Alfred Sisley (/ˈsɪsli/; French: [sislɛ]; 30 October 1839 – 29 January 1899) was an Impressionist landscape painter who was born and spent most of his life in France, but retained British citizenship.
Among his important works are a series of paintings of the River Thames, mostly around Hampton Court, executed in 1874, and landscapes depicting places in or near Moret-sur-Loing.
The notable paintings of the Seine and its bridges in the former suburbs of Paris are like many of his landscapes, characterised by tranquillity, in pale shades of green, pink, purple, dusty blue and cream.
From 1862, he studied at the Paris École des Beaux-Arts within the atelier of Swiss artist Marc-Charles-Gabriel Gleyre, where he became acquainted with Frédéric Bazille, Claude Monet, and Pierre-Auguste Renoir.
[1] In 1870, the Franco-Prussian War began; as a result, Sisley's father's business failed, and the painter's sole means of support became the sale of his works.
Little is known about Sisley's relationship with the paintings of J. M. W. Turner and John Constable, which he may have seen in London, but some have suggested that these artists may have influenced his development as an Impressionist painter,[7] as may have Gustave Courbet and Jean-Baptiste-Camille Corot.
[9] Described by art historian Robert Rosenblum as having "almost a generic character, an impersonal textbook idea of a perfect Impressionist painting",[10] his work strongly invokes atmosphere, and his skies are always impressive.
Among Sisley's best-known works are Street in Moret and Sand Heaps, both owned by the Art Institute of Chicago, and The Bridge at Moret-sur-Loing, shown at Musée d'Orsay, Paris.
Allée des peupliers de Moret (The Lane of Poplars at Moret) has been stolen three times from the Musée des Beaux-Arts in Nice – once in 1978 when on loan in Marseilles (recovered a few days later in the city's sewers), again in 1998 (when the museum's curator was convicted of the theft and jailed for five years with two accomplices), and finally in August 2007 (on 4 June 2008 French police recovered it and three other stolen paintings from a van in Marseilles).

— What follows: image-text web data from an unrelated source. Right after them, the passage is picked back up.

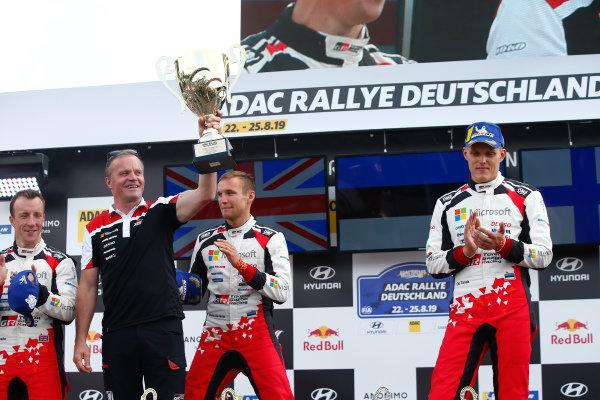 Tommi Makinen (FIN), Ott Tänak (EST), Toyota Gazoo Racing WRT, Toyota Yaris WRC 2019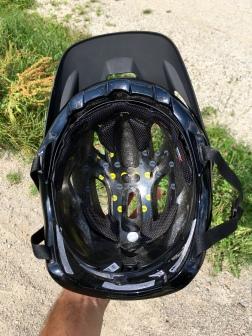 Außenschale des Helms und der eigene Kopf sind dank MIPS keine starre Einheit mehr...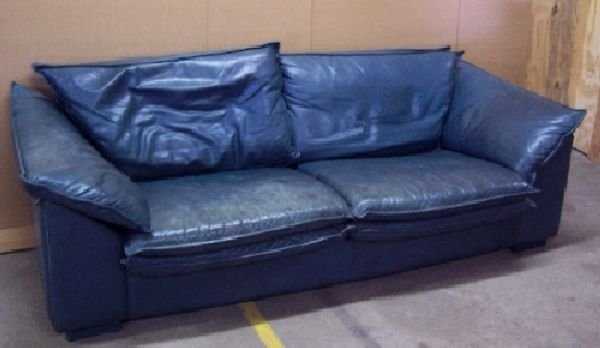 1389 teal leather couch lot 1389 for Teal leather couch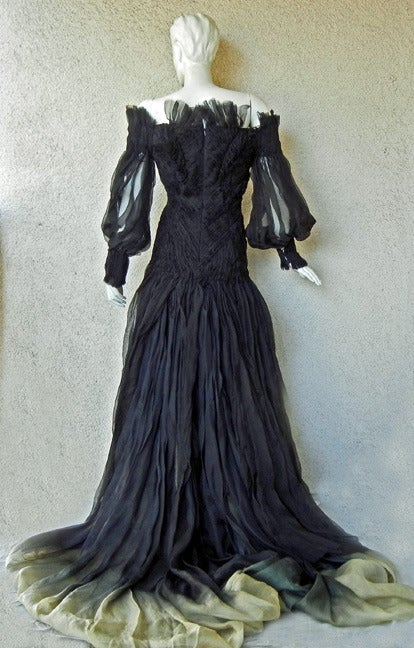 Alexander McQueen Magnificent Goth Gown by Sarah Burton (1st collection)  NEW In New Condition For Sale In Los Angeles, CA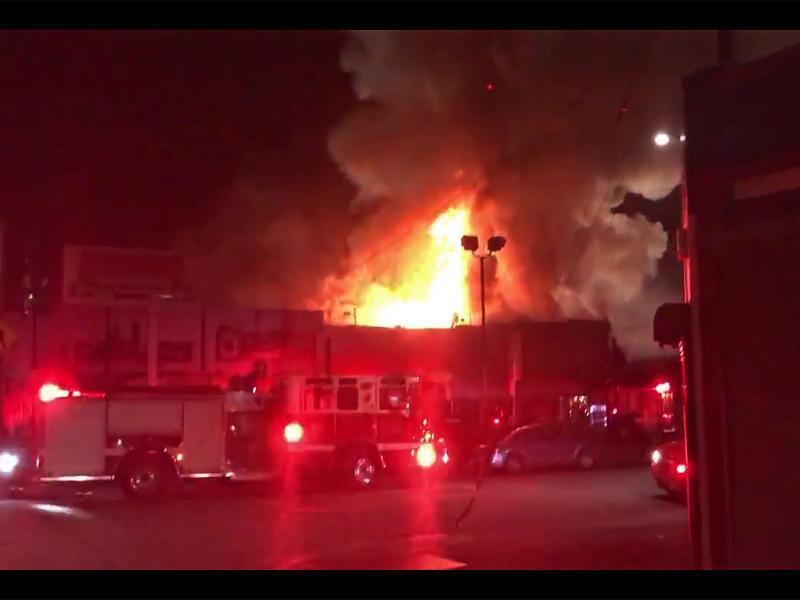 Bild zu Brand in Oakland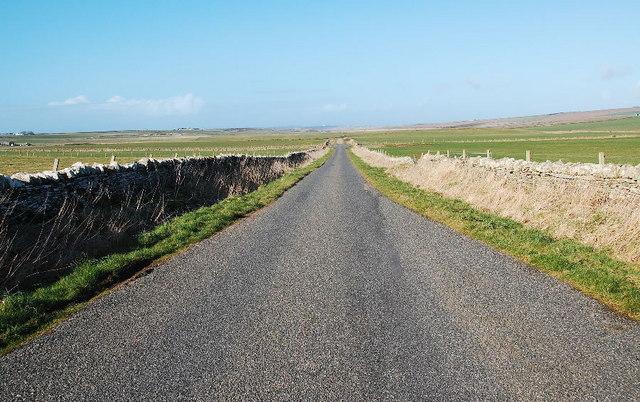 Walled lane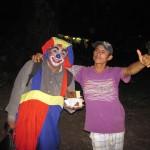Nächtliche Szene mit Clown am Amazonas in Santa Rosa Peru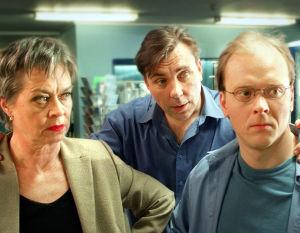 Marja Packalén, Pekka Valkeejärvi ja Valtteri Tuominen tv-draamassa Eteenpäin (2002).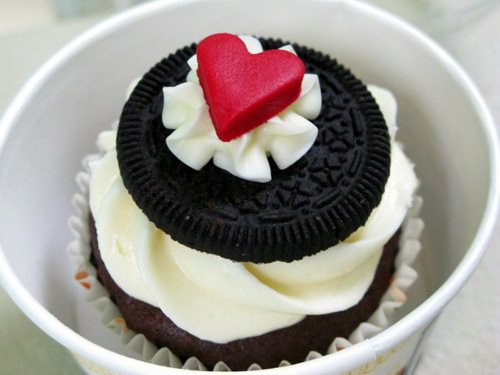 Cupcake-delicious-food-ice-cream-oreo-favim.com-454615_large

On 18 June 2004 Sisley's Soleil de printemps, le Loing (1892) was restored to the family of Louis Hirsch, in a ceremony in Paris.
[13][14][15] In 2008 a dispute erupted between Alain Dreyfus, an art dealer in Switzerland, and the auction house Christie's over a Sisley painting First Day of Spring in Moret, that was claimed by the Lindon family in court in Paris.